Data entries:

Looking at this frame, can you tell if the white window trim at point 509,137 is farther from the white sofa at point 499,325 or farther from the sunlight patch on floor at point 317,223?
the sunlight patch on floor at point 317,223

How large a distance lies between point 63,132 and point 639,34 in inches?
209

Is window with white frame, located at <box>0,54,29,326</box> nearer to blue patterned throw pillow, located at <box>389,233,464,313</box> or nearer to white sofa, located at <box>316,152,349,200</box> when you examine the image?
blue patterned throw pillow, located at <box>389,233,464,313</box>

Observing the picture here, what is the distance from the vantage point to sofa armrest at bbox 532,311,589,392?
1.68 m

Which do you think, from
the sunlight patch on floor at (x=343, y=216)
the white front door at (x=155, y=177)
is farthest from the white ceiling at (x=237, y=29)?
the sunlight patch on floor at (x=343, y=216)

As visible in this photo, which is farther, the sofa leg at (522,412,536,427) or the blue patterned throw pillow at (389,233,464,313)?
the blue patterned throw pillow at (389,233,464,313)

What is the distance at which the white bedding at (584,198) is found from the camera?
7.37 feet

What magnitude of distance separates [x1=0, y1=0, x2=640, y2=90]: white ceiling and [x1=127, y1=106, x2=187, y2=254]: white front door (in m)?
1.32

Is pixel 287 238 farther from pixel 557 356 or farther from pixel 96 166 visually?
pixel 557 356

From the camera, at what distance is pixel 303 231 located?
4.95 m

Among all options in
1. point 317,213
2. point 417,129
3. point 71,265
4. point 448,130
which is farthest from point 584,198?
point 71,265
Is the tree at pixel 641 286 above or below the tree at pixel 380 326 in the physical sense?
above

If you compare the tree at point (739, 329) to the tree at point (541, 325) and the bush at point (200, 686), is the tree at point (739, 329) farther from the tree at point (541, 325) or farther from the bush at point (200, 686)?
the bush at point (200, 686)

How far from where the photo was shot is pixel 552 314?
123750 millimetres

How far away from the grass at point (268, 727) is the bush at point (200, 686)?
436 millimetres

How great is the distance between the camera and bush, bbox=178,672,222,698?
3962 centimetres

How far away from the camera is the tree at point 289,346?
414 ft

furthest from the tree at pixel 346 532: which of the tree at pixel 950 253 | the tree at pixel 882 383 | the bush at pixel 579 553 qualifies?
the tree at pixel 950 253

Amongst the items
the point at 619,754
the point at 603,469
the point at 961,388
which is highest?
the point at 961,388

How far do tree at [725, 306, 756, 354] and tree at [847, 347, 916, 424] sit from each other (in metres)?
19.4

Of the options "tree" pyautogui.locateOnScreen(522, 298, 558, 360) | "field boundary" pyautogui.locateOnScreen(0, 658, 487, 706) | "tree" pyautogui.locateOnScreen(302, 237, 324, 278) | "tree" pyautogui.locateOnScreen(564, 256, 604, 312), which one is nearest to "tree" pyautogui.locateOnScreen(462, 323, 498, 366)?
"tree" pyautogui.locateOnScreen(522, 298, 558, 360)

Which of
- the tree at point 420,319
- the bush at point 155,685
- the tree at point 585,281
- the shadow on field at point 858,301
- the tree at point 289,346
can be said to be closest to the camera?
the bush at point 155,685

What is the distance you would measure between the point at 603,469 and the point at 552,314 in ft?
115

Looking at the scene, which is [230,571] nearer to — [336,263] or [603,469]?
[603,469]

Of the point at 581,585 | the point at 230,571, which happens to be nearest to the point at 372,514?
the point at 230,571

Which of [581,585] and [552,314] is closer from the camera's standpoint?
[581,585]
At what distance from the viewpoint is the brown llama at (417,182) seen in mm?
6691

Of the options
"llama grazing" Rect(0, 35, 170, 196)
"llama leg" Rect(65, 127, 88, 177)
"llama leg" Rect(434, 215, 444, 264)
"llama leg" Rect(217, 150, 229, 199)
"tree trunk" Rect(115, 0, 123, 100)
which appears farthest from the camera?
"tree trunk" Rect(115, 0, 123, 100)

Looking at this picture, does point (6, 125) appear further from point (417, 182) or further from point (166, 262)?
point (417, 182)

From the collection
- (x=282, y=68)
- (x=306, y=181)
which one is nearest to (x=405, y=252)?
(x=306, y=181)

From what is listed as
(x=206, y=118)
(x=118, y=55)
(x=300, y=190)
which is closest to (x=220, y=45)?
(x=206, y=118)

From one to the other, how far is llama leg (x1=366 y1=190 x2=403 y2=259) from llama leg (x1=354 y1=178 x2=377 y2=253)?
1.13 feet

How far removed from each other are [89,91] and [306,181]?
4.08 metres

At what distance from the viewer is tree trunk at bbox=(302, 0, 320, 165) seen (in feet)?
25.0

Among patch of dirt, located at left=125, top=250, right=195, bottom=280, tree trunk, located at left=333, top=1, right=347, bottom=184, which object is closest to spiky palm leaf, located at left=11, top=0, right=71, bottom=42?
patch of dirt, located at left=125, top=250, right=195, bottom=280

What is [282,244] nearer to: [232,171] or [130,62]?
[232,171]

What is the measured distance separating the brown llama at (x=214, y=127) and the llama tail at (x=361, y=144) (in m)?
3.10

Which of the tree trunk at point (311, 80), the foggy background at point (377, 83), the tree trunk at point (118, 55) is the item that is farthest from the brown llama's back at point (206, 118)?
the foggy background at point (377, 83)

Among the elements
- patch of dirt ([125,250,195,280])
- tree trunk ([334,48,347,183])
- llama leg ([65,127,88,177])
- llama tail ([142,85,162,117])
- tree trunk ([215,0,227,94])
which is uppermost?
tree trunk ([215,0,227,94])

→ WHAT THE EXERCISE ASKS
Exactly reproduce every record.

→ EXPECTED OUTPUT
Looking at this frame, can you tell if the white window trim at point 509,137 is farther from the white sofa at point 499,325 or farther from the sunlight patch on floor at point 317,223?
the sunlight patch on floor at point 317,223

How large a distance lies between point 63,132 and point 639,34 in inches?
209

Is window with white frame, located at <box>0,54,29,326</box> nearer to blue patterned throw pillow, located at <box>389,233,464,313</box> or nearer to white sofa, located at <box>316,152,349,200</box> when you examine the image?
blue patterned throw pillow, located at <box>389,233,464,313</box>

Observing the picture here, what is the distance from the vantage point to sofa armrest at bbox 532,311,589,392?
1.68 m

Which do you think, from
the sunlight patch on floor at (x=343, y=216)
the white front door at (x=155, y=177)
is farthest from the white ceiling at (x=237, y=29)?
the sunlight patch on floor at (x=343, y=216)

As visible in this photo, which is farther, the sofa leg at (522,412,536,427) or the blue patterned throw pillow at (389,233,464,313)?
the blue patterned throw pillow at (389,233,464,313)

What is the distance at which the white bedding at (584,198) is found from the camera?
7.37 feet

What magnitude of distance separates [x1=0, y1=0, x2=640, y2=90]: white ceiling and [x1=127, y1=106, x2=187, y2=254]: white front door (in m)?
1.32

Is pixel 287 238 farther from pixel 557 356 or farther from pixel 96 166 visually?
pixel 557 356

From the camera, at what distance is pixel 303 231 located?
4.95 m

Among all options in
1. point 317,213
2. point 417,129
3. point 71,265
4. point 448,130
which is farthest from point 584,198?
point 71,265
Is the tree at pixel 641 286 above or below the tree at pixel 380 326 in the physical sense?
above

If you compare the tree at point (739, 329) to the tree at point (541, 325) and the bush at point (200, 686), is the tree at point (739, 329) farther from the tree at point (541, 325) or farther from the bush at point (200, 686)?
the bush at point (200, 686)

How far from where the photo was shot is pixel 552 314?
123750 millimetres

How far away from the grass at point (268, 727) is the bush at point (200, 686)?
436 millimetres

How great is the distance between the camera and bush, bbox=178,672,222,698?
3962 centimetres

How far away from the camera is the tree at point 289,346?
414 ft

furthest from the tree at pixel 346 532: which of the tree at pixel 950 253 | the tree at pixel 882 383 | the bush at pixel 579 553 qualifies?
the tree at pixel 950 253

Amongst the items
the point at 619,754
the point at 603,469
the point at 961,388
which is highest?
the point at 961,388

How far do tree at [725, 306, 756, 354] and tree at [847, 347, 916, 424] sit from each other (in metres)?
19.4

Of the options "tree" pyautogui.locateOnScreen(522, 298, 558, 360) | "field boundary" pyautogui.locateOnScreen(0, 658, 487, 706) | "tree" pyautogui.locateOnScreen(302, 237, 324, 278) | "tree" pyautogui.locateOnScreen(564, 256, 604, 312), which one is nearest to "tree" pyautogui.locateOnScreen(462, 323, 498, 366)?
"tree" pyautogui.locateOnScreen(522, 298, 558, 360)

Which of
- the tree at point 420,319
- the bush at point 155,685
- the tree at point 585,281
- the shadow on field at point 858,301
- the tree at point 289,346
can be said to be closest to the camera?
the bush at point 155,685

What is the distance you would measure between the point at 603,469 and the point at 552,314 in ft?
115

Looking at the scene, which is [230,571] nearer to — [336,263] or [603,469]?
[603,469]

Of the point at 581,585 | the point at 230,571, which happens to be nearest to the point at 372,514?
the point at 230,571

Which of [581,585] and [552,314] is closer from the camera's standpoint?
[581,585]
At what distance from the viewpoint is the brown llama at (417,182) seen in mm?
6691

Of the options
"llama grazing" Rect(0, 35, 170, 196)
"llama leg" Rect(65, 127, 88, 177)
"llama leg" Rect(434, 215, 444, 264)
"llama leg" Rect(217, 150, 229, 199)
"tree trunk" Rect(115, 0, 123, 100)
which appears farthest from the camera?
"tree trunk" Rect(115, 0, 123, 100)

Looking at this picture, does point (6, 125) appear further from point (417, 182) or further from point (166, 262)?
point (417, 182)

From the collection
- (x=282, y=68)
- (x=306, y=181)
which one is nearest to (x=405, y=252)?
(x=306, y=181)

From what is listed as
(x=206, y=118)
(x=118, y=55)
(x=300, y=190)
which is closest to (x=220, y=45)?
(x=206, y=118)

From one to the other, how far is llama leg (x1=366 y1=190 x2=403 y2=259) from llama leg (x1=354 y1=178 x2=377 y2=253)?
1.13 feet

How far removed from each other are [89,91] and [306,181]?
4.08 metres

At what distance from the viewer is tree trunk at bbox=(302, 0, 320, 165) seen (in feet)?
25.0

Among patch of dirt, located at left=125, top=250, right=195, bottom=280, tree trunk, located at left=333, top=1, right=347, bottom=184, which object is closest to spiky palm leaf, located at left=11, top=0, right=71, bottom=42?
patch of dirt, located at left=125, top=250, right=195, bottom=280

What is [282,244] nearer to: [232,171] or [130,62]?
[232,171]

What is the measured distance separating the brown llama at (x=214, y=127) and the llama tail at (x=361, y=144) (in m)?
3.10

Which of the tree trunk at point (311, 80), the foggy background at point (377, 83), the tree trunk at point (118, 55) is the item that is farthest from the brown llama's back at point (206, 118)?
the foggy background at point (377, 83)

Among the elements
- patch of dirt ([125,250,195,280])
- tree trunk ([334,48,347,183])
- llama leg ([65,127,88,177])
- llama tail ([142,85,162,117])
- tree trunk ([215,0,227,94])
which is uppermost?
tree trunk ([215,0,227,94])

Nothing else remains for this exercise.